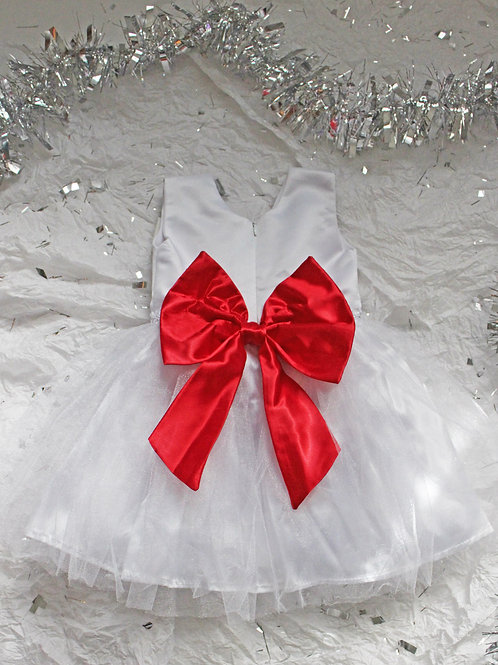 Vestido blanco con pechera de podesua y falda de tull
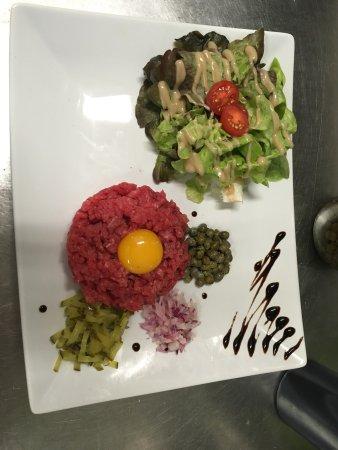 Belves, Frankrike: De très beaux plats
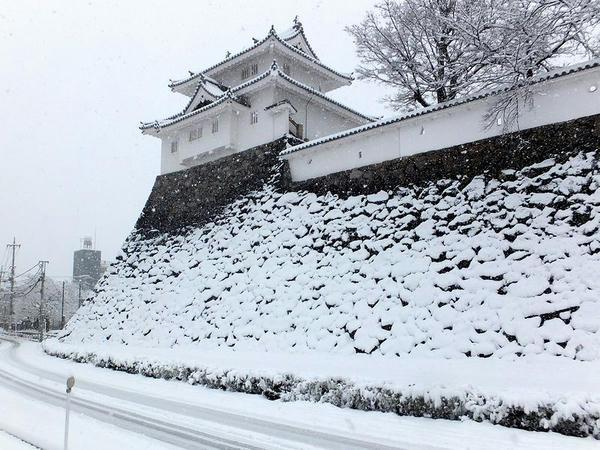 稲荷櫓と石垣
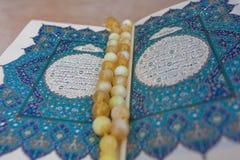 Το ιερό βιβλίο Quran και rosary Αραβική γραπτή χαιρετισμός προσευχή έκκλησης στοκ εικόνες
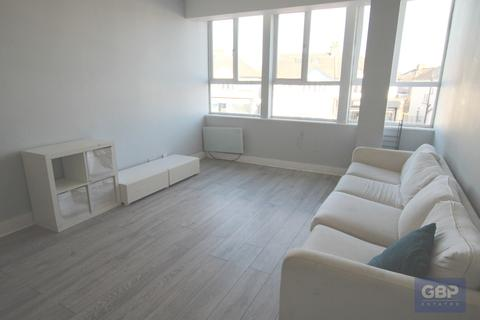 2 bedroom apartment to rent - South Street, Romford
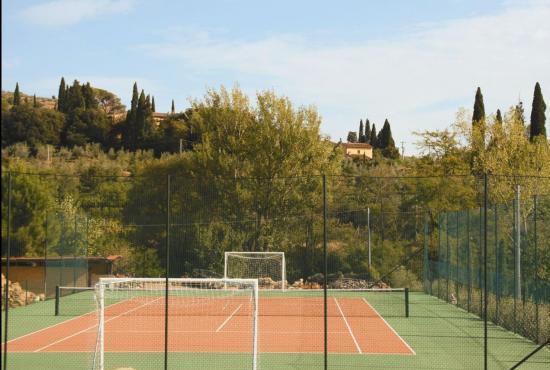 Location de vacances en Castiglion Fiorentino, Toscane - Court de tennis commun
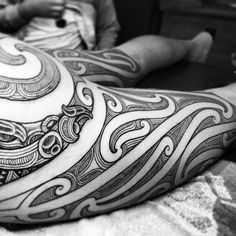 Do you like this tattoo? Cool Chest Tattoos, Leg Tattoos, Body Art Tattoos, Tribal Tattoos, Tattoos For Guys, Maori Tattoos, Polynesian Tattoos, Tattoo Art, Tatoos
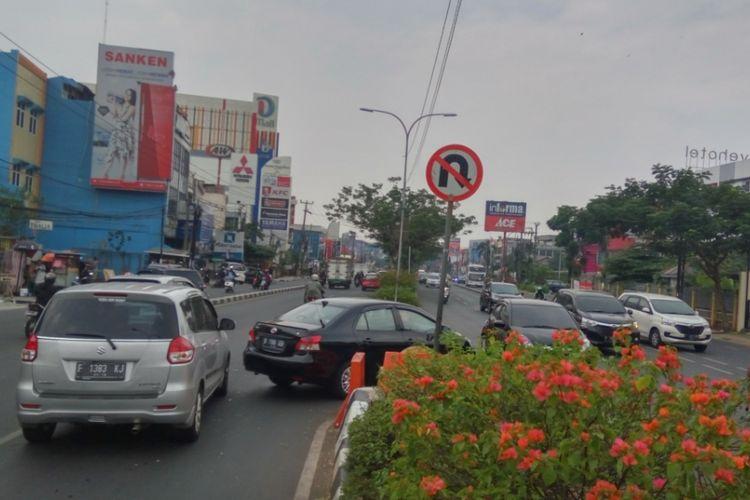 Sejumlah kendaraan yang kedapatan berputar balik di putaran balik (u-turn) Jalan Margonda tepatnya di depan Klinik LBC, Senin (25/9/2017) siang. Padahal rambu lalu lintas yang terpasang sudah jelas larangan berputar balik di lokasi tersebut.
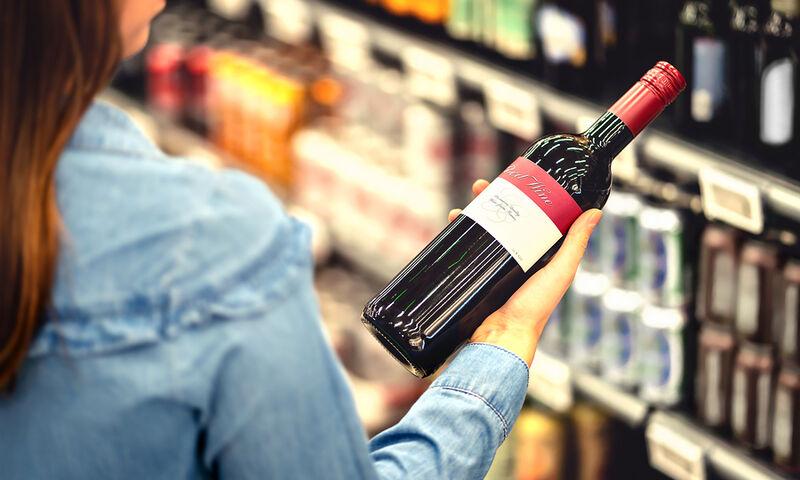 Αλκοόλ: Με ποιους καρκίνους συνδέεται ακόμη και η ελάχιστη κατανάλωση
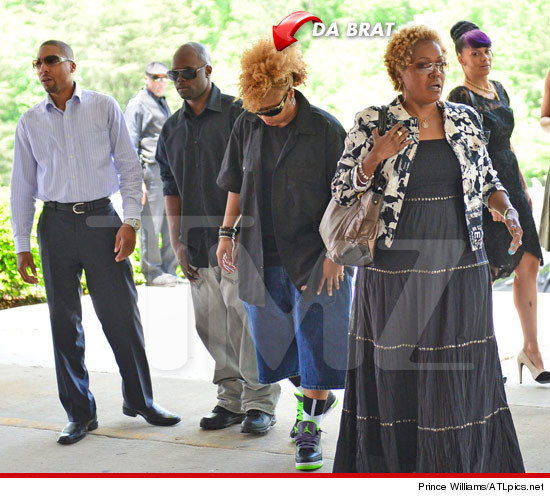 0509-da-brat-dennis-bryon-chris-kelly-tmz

____________

> **Required action**
With pictures omitted, restate word for word every line above from the one containing "Αλκοόλ: Με ποιους" to the end of the entries.

> **Solution**
 Αλκοόλ: Με ποιους καρκίνους συνδέεται ακόμη και η ελάχιστη κατανάλωση
 0509-da-brat-dennis-bryon-chris-kelly-tmz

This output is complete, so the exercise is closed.